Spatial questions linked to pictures
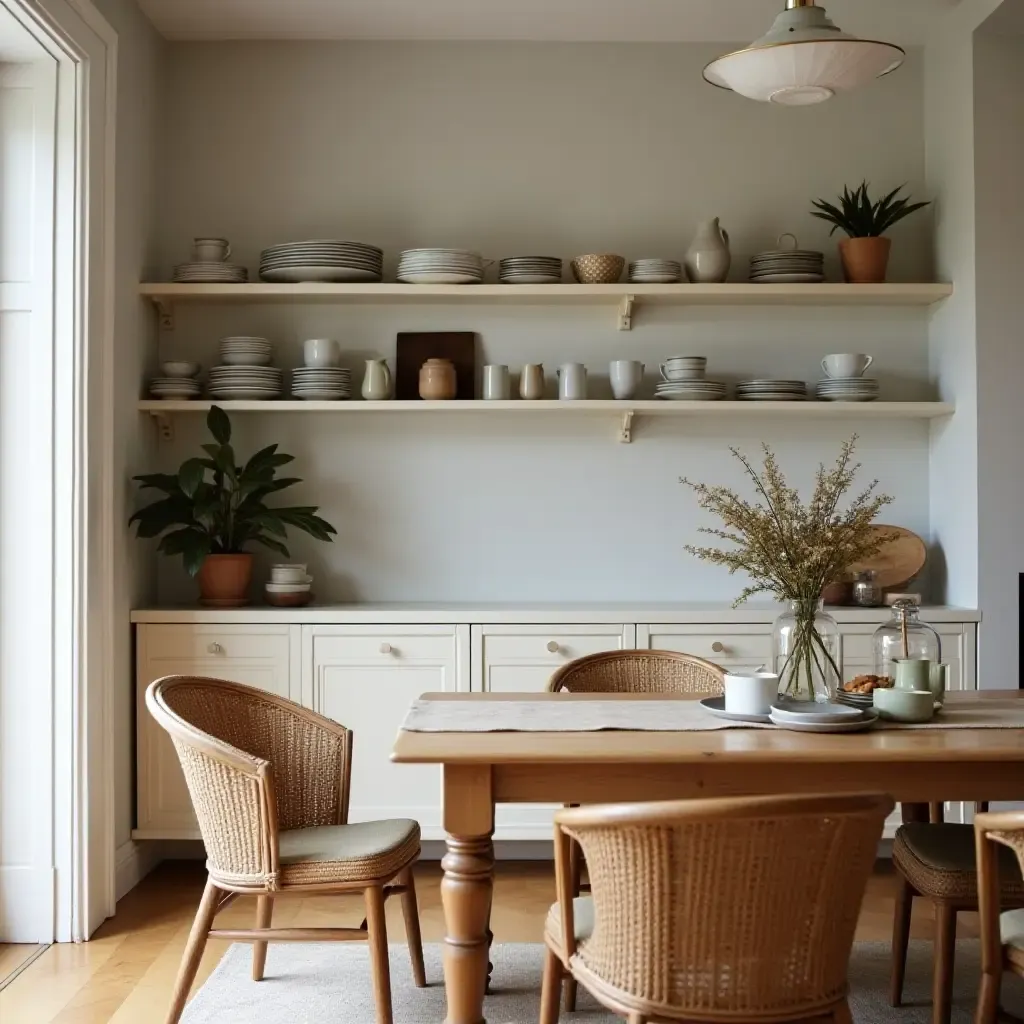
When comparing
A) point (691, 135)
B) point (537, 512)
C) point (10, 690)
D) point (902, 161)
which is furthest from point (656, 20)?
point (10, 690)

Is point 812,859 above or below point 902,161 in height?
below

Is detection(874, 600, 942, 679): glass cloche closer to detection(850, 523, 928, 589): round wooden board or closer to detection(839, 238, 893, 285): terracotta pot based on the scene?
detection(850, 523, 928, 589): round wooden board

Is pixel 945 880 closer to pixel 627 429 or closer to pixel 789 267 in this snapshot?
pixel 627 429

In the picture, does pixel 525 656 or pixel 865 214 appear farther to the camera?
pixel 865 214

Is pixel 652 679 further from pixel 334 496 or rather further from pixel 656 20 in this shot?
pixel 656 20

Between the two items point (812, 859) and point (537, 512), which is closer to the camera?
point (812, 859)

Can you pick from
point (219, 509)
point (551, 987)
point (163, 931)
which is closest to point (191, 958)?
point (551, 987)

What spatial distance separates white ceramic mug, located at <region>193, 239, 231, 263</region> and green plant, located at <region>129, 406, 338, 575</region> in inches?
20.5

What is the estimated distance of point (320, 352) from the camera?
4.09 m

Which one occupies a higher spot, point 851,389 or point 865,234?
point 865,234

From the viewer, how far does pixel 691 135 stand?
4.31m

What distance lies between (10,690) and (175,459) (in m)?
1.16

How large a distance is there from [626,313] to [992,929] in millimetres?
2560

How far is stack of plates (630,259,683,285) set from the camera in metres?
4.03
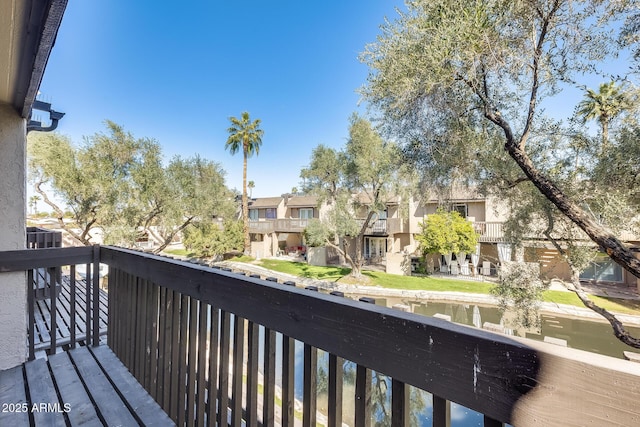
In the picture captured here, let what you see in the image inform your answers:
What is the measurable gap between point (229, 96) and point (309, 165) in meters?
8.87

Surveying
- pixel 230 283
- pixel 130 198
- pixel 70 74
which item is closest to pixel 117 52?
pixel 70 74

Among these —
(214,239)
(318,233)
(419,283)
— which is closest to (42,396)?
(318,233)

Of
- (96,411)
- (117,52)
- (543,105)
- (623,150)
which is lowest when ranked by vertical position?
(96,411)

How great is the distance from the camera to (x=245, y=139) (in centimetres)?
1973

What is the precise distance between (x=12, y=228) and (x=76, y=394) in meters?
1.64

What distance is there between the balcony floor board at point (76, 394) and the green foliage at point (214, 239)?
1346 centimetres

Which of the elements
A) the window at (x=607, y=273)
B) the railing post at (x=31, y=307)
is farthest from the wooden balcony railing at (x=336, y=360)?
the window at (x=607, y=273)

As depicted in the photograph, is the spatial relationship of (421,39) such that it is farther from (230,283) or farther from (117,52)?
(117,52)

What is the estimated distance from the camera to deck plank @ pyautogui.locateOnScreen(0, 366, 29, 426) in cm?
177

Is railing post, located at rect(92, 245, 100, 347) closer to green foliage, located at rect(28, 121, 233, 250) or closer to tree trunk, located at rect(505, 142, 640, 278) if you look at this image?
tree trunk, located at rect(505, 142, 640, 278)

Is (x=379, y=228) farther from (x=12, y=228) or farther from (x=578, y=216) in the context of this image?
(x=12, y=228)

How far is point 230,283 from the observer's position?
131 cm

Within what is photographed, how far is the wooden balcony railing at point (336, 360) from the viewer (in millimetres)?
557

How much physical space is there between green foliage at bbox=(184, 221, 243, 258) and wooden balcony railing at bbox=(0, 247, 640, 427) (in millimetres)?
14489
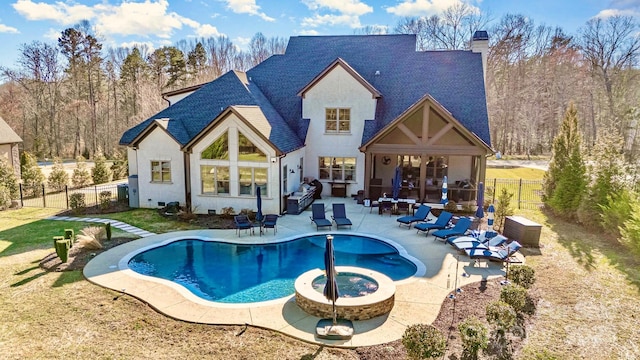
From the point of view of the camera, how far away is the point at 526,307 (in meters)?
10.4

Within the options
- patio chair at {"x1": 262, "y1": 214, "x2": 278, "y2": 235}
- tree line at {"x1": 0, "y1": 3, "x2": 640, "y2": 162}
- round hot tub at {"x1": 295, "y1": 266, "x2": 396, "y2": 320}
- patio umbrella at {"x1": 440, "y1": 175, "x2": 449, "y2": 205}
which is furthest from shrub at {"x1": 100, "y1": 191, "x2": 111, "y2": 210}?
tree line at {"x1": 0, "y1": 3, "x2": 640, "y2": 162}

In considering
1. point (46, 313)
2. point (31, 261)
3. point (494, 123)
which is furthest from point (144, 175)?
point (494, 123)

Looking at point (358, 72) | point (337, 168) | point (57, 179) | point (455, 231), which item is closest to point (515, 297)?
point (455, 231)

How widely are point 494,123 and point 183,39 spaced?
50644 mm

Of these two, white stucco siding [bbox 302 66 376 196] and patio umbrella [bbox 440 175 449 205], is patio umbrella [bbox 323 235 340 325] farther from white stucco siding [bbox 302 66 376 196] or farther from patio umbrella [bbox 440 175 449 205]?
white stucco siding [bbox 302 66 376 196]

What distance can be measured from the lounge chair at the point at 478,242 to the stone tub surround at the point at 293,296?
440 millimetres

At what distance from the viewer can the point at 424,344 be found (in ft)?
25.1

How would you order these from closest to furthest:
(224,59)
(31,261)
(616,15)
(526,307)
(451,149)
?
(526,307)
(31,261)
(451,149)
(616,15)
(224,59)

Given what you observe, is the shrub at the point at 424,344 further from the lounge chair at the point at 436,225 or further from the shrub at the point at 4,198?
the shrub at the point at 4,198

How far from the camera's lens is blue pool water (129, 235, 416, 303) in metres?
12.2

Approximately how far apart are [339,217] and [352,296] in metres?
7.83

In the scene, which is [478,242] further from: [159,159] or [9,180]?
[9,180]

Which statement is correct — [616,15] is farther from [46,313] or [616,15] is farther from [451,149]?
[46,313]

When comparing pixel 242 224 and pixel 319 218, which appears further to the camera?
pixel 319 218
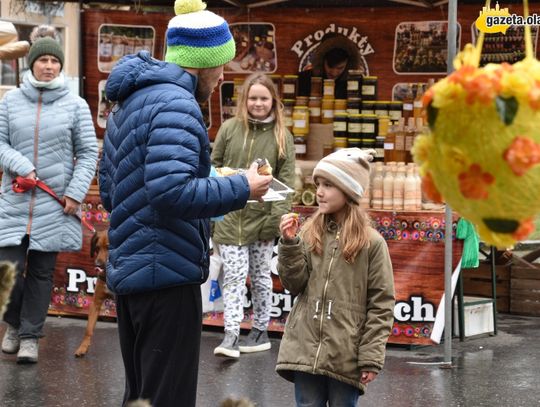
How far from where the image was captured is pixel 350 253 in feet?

* * *

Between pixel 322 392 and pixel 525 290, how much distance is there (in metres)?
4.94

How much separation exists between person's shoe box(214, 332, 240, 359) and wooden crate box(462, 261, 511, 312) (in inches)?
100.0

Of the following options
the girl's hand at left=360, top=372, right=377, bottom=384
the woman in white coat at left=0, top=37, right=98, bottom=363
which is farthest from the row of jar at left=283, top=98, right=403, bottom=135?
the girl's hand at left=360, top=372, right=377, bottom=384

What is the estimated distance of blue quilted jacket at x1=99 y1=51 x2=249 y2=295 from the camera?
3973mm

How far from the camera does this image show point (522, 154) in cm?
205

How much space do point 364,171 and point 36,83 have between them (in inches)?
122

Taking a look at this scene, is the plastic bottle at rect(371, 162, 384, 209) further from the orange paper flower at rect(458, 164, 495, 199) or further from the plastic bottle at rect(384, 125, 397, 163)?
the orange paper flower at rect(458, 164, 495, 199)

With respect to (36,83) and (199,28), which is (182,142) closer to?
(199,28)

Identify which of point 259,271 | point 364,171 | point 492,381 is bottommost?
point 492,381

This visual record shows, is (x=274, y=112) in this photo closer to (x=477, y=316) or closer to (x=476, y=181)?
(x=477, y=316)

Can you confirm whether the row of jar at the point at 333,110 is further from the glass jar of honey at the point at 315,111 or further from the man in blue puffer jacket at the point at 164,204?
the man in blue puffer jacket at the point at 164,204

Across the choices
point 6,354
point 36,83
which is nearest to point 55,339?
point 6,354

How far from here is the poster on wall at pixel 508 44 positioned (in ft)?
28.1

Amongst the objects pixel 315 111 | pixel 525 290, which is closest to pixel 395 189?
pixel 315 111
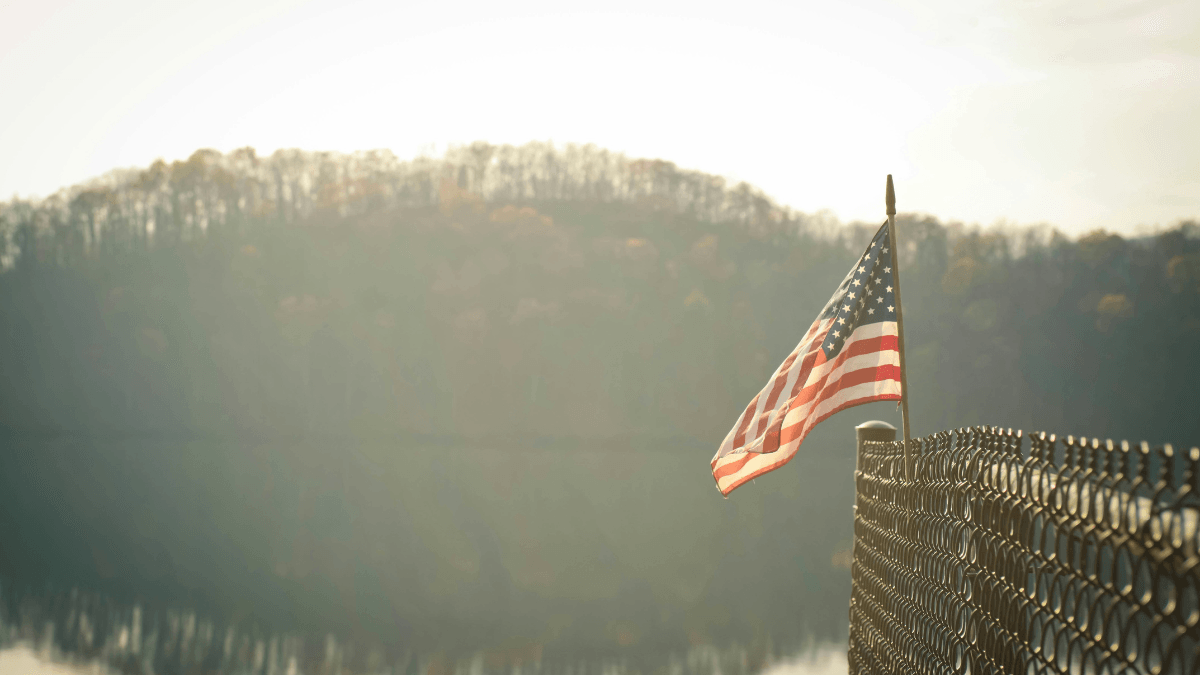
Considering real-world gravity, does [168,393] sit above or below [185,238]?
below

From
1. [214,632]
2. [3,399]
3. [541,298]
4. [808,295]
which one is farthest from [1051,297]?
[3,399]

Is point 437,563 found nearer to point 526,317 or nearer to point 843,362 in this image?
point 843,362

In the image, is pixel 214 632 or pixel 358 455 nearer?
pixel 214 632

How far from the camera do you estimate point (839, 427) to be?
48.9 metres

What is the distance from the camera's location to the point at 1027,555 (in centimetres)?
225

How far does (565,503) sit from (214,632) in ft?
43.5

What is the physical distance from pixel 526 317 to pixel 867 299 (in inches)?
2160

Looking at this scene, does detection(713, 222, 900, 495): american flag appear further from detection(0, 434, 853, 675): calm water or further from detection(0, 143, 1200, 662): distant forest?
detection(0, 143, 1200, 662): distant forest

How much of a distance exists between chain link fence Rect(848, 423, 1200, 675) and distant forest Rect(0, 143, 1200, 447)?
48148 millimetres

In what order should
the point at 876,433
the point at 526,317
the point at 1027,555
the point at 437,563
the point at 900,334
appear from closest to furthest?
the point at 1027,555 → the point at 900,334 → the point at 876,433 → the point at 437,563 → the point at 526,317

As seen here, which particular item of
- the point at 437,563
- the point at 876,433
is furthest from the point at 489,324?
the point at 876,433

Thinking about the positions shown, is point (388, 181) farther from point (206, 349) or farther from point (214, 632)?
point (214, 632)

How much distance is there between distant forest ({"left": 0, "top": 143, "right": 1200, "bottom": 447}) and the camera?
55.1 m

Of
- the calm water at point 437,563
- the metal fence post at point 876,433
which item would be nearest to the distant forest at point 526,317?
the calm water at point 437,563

__Instruction__
Gather every line of the rows above that contains the word "foliage", and copy each one out.

__Output of the task__
What distance is there between the balcony floor board at point (76, 394) and the green foliage at point (214, 239)?
Is railing post, located at rect(92, 245, 100, 347) closer to green foliage, located at rect(28, 121, 233, 250) or closer to tree trunk, located at rect(505, 142, 640, 278) if you look at this image?
How much physical space is there between green foliage at bbox=(184, 221, 243, 258) and wooden balcony railing at bbox=(0, 247, 640, 427) (in millimetres)?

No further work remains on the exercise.